Is there a fundamental difference between the dangers of tobacco and the dangers of unregulated guns and gun owners? Only by degree -- and with one exception: the NRA and their constituents continue to intimidate our Congress, despite wide spread support for various forms of gun regulation from voters.

Until the 1906 Pure Foods and Drugs Act established the foundation for the Food and Drug Administration (FDA, formalized in 1930) the pharmaceutical industry had a license to kill, and did, with various "tonics" and "elixirs" and practices that caused serious harm and even death, or were utterly ineffective. Like Stewart Lyman, BioPharma Consulting, Seattle, writes, "Why do I love drug regulation? Simple, it keeps us safe."

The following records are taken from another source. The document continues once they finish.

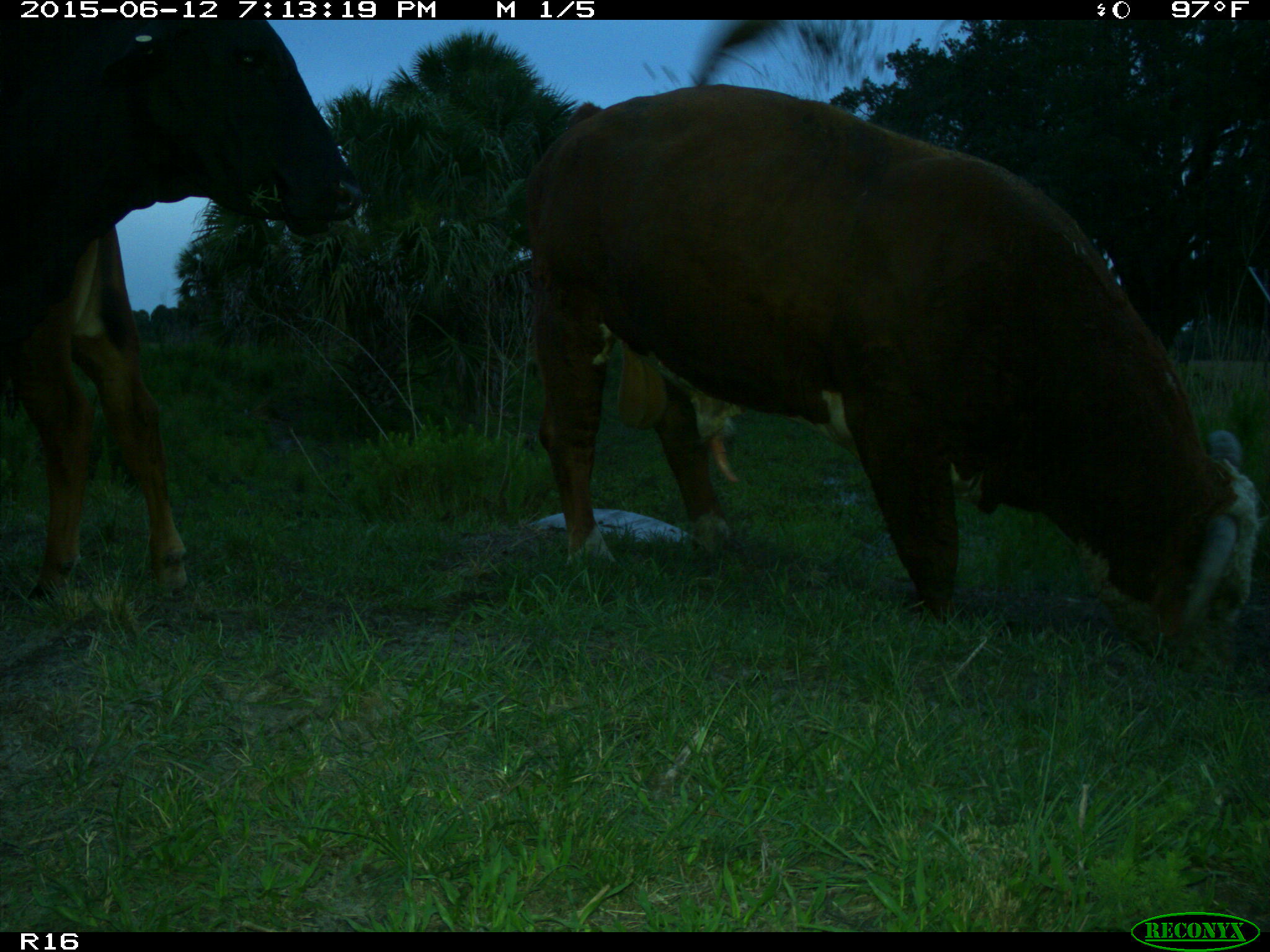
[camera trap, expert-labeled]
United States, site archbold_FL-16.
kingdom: Animalia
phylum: Chordata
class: Mammalia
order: Artiodactyla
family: Bovidae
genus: Bos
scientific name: Bos taurus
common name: domestic cow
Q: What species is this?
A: Bos taurus (domestic cow).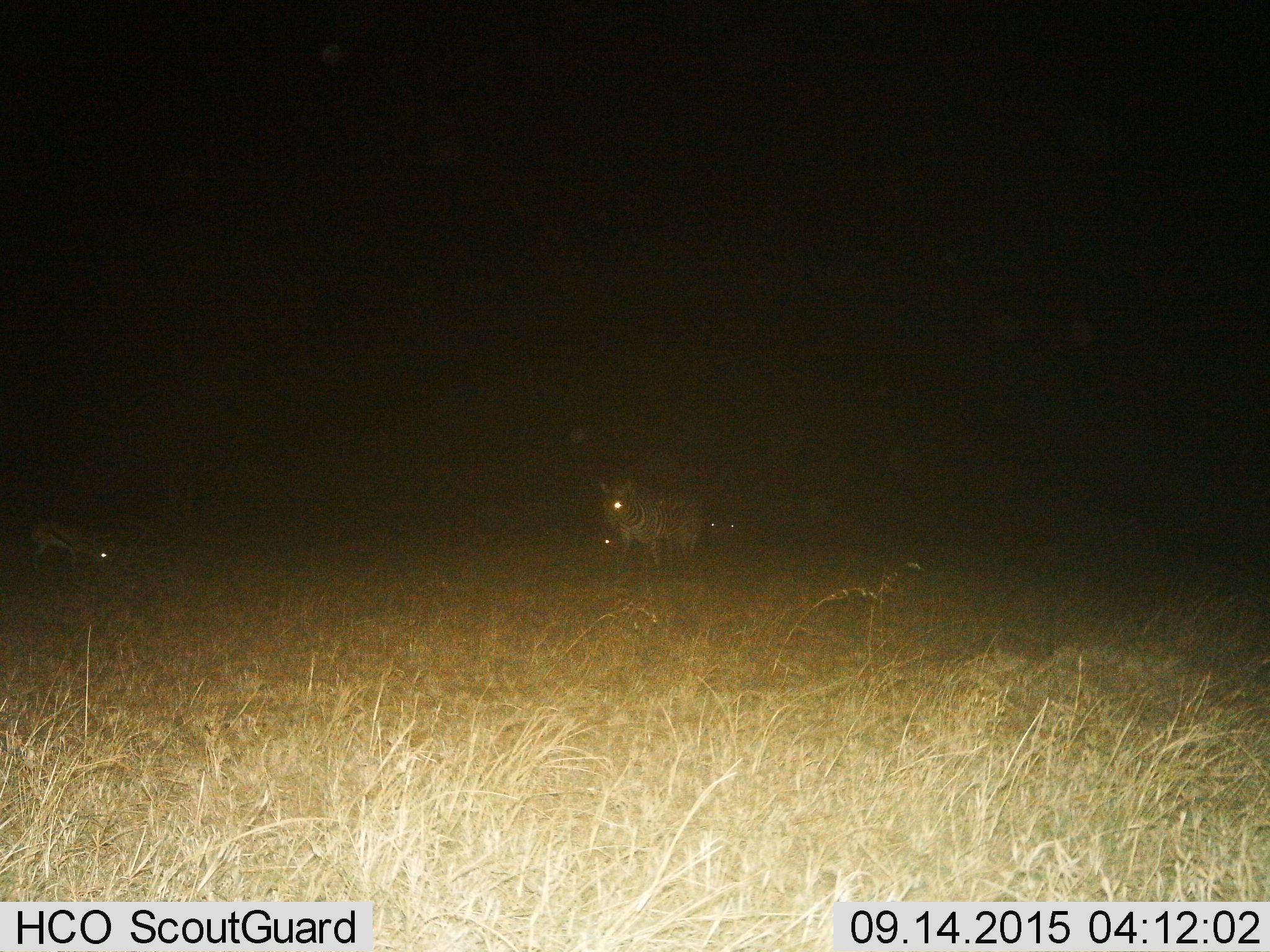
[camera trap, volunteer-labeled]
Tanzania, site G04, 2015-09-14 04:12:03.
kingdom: Animalia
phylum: Chordata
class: Mammalia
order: Artiodactyla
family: Bovidae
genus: Eudorcas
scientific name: Eudorcas thomsonii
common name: thomson's gazelle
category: gazellethomsons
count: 1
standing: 10%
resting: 0%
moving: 10%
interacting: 0%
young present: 0%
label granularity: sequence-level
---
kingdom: Animalia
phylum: Chordata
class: Mammalia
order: Perissodactyla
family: Equidae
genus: Equus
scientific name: Equus quagga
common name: plains zebra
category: zebra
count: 3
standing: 25%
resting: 6%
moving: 69%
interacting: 0%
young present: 0%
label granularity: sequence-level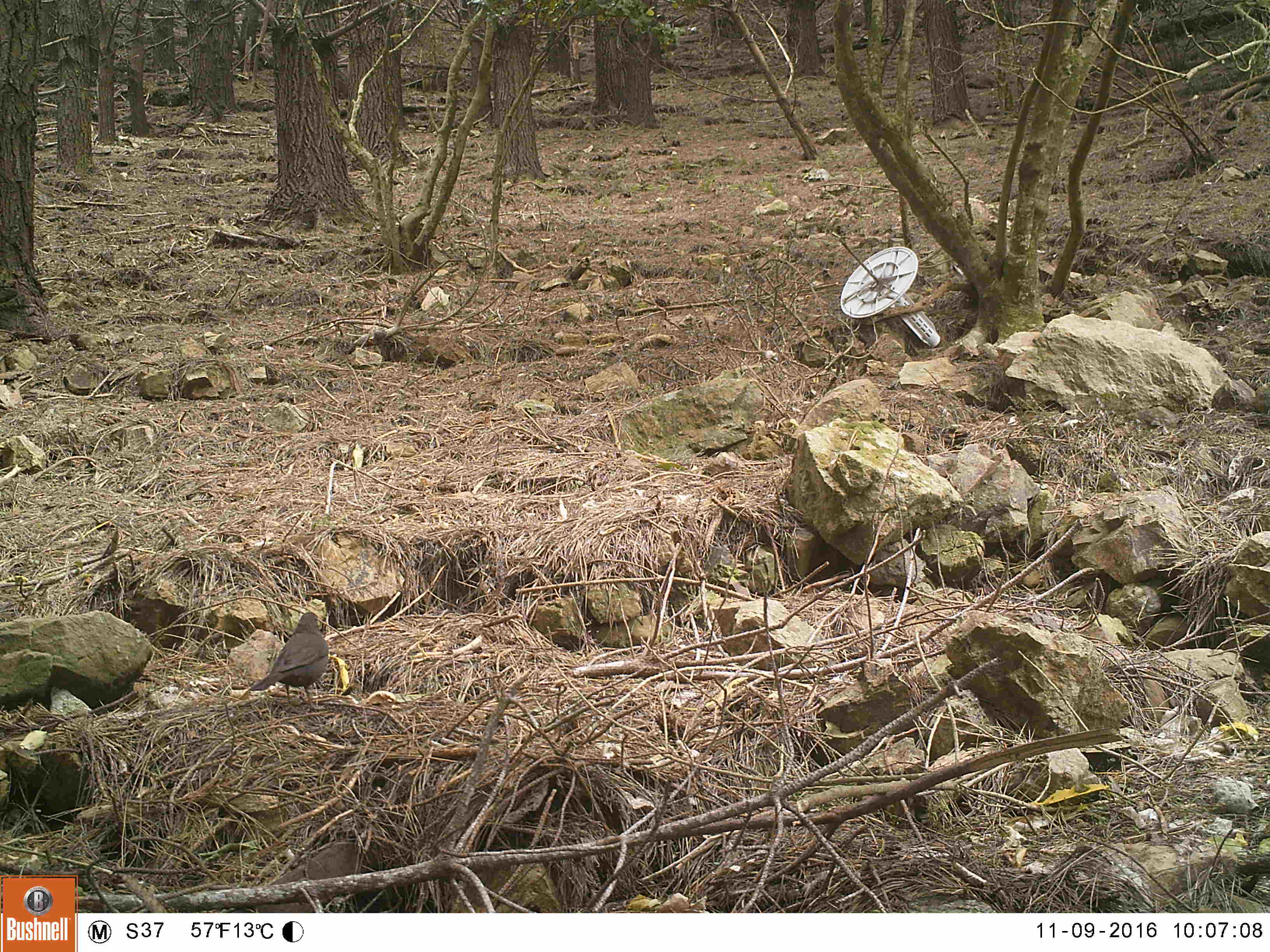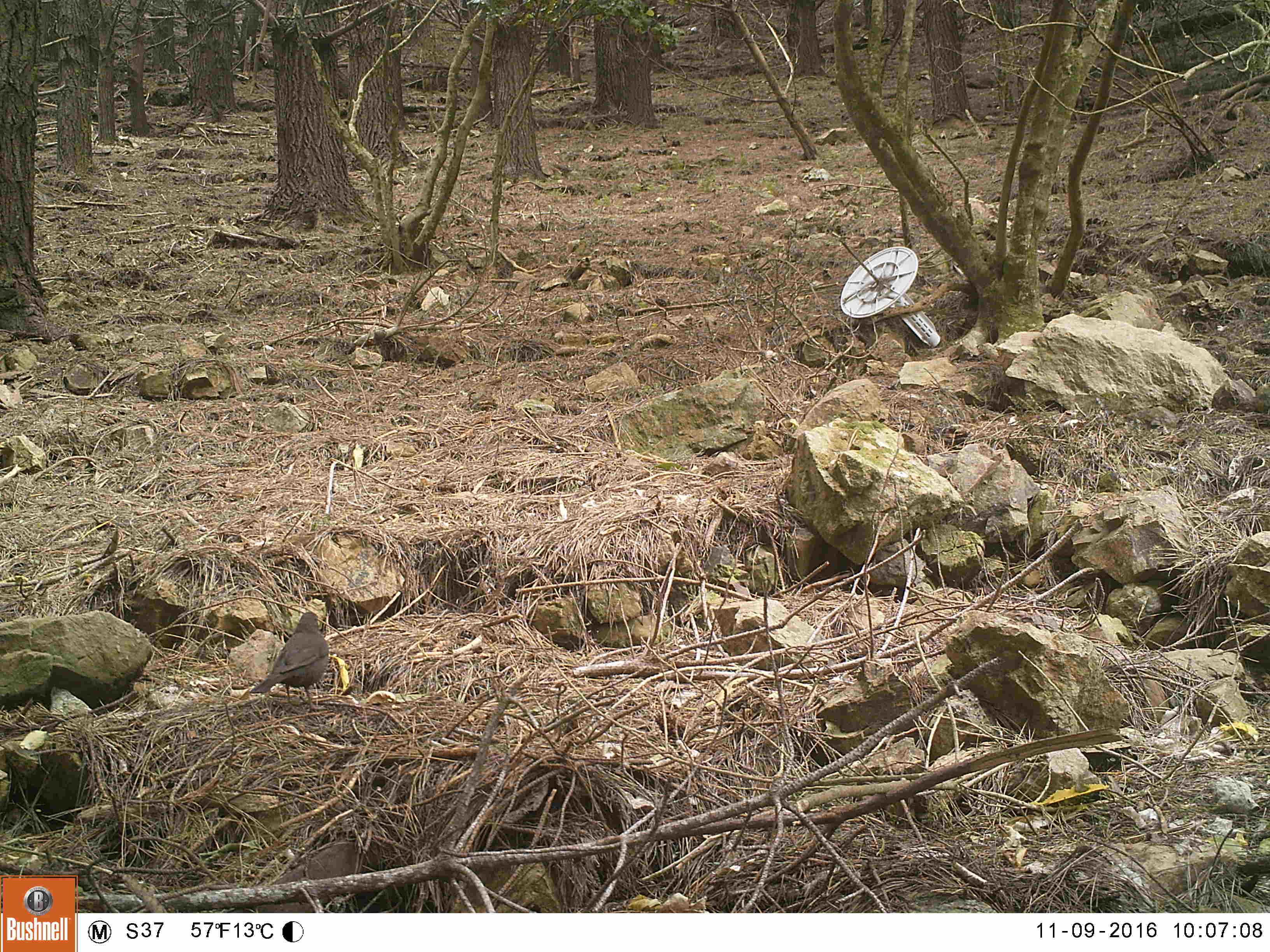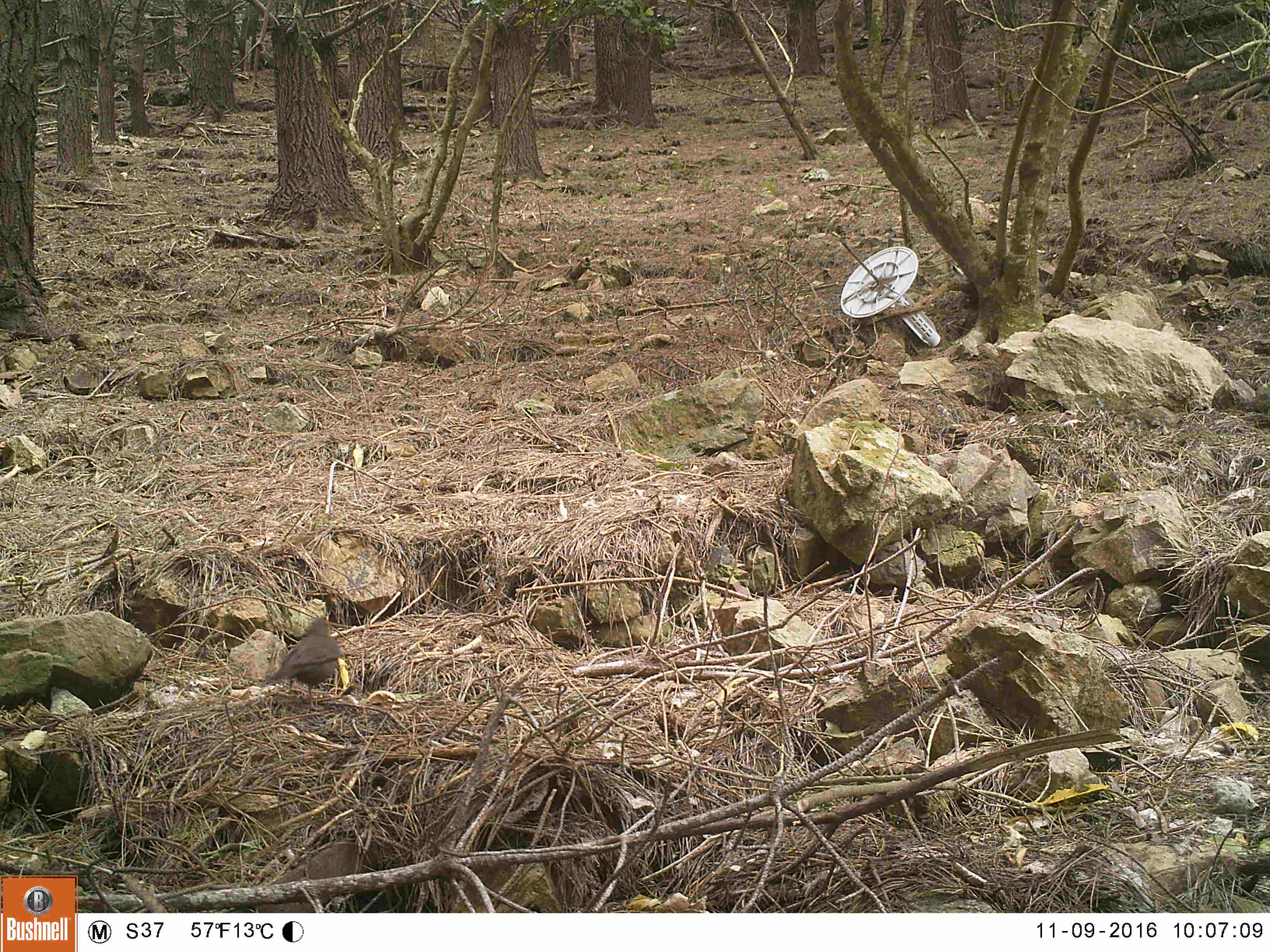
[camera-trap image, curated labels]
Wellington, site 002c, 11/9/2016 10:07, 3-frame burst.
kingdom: Animalia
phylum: Chordata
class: Aves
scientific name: Aves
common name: bird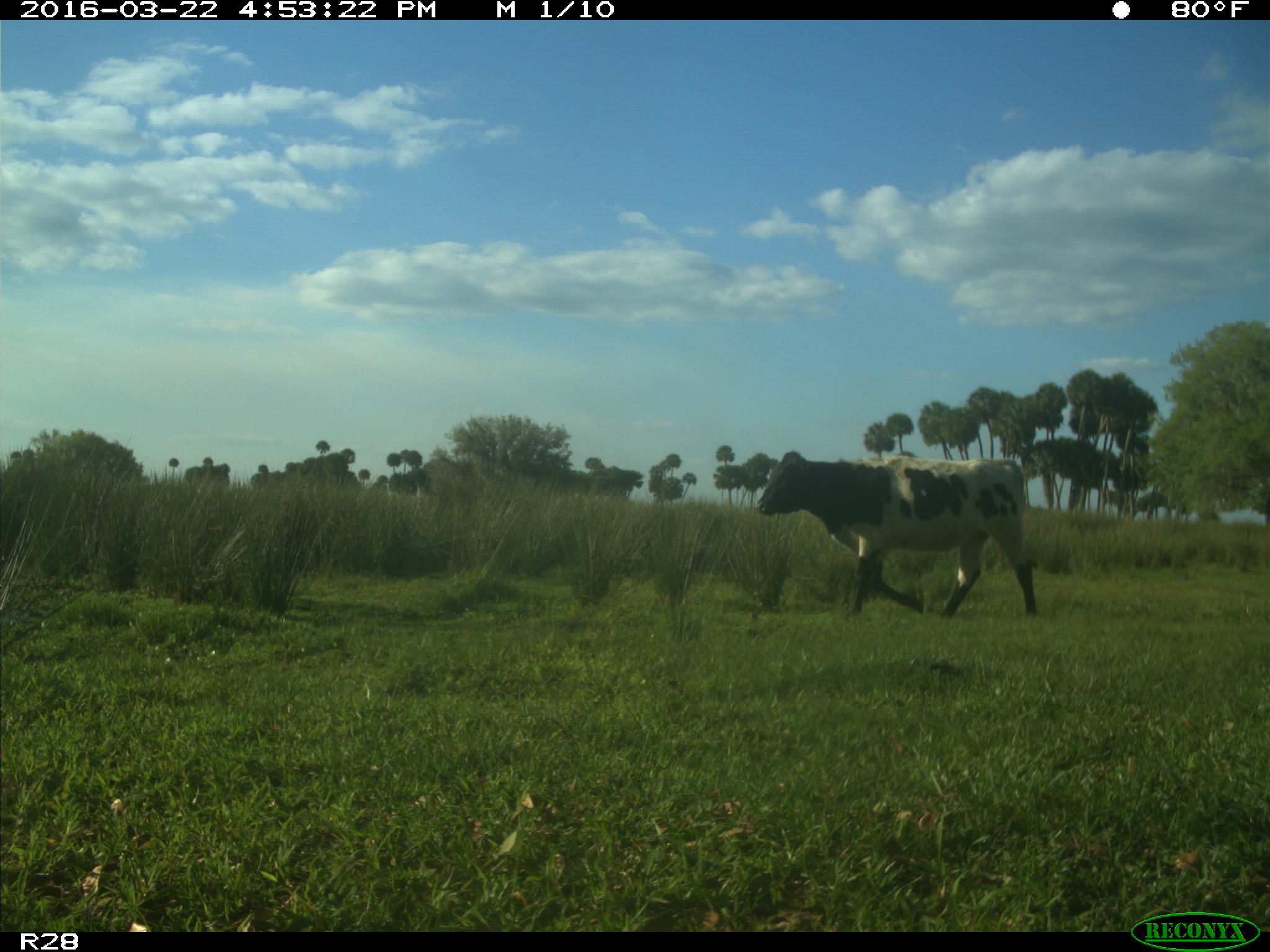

But wait: drugs don't kill people. People kill people.

A morbidly absurd argument ... for drugs, for automobiles, for tobacco. And for guns.

The horror.

Here are some of the other things our government has chosen to impose regulations on in order to protect and help ensure the safety of the user and/or those around them: baby cribs, magnets, cigarette lighters, mattresses, adhesives, batteries, bicycles, felt tip marking devices, furniture polish, ink cartridges, matchbooks, pacifiers, paint, sponges and children's toys. And bunk beds. And lawn darts and cork guns.

Shooting deaths are on the rise again, after a low point in 2000, and are projected to exceed automobile deaths by 2015. Why? Because our same government refuses to take any meaningful action toward any kind of gun controls that would easily fall within our constitutional framework. Of the relatively few regulations enacted that apply to firearms -- and our safety -- none are fully enforced. None of them. There might as well not be any.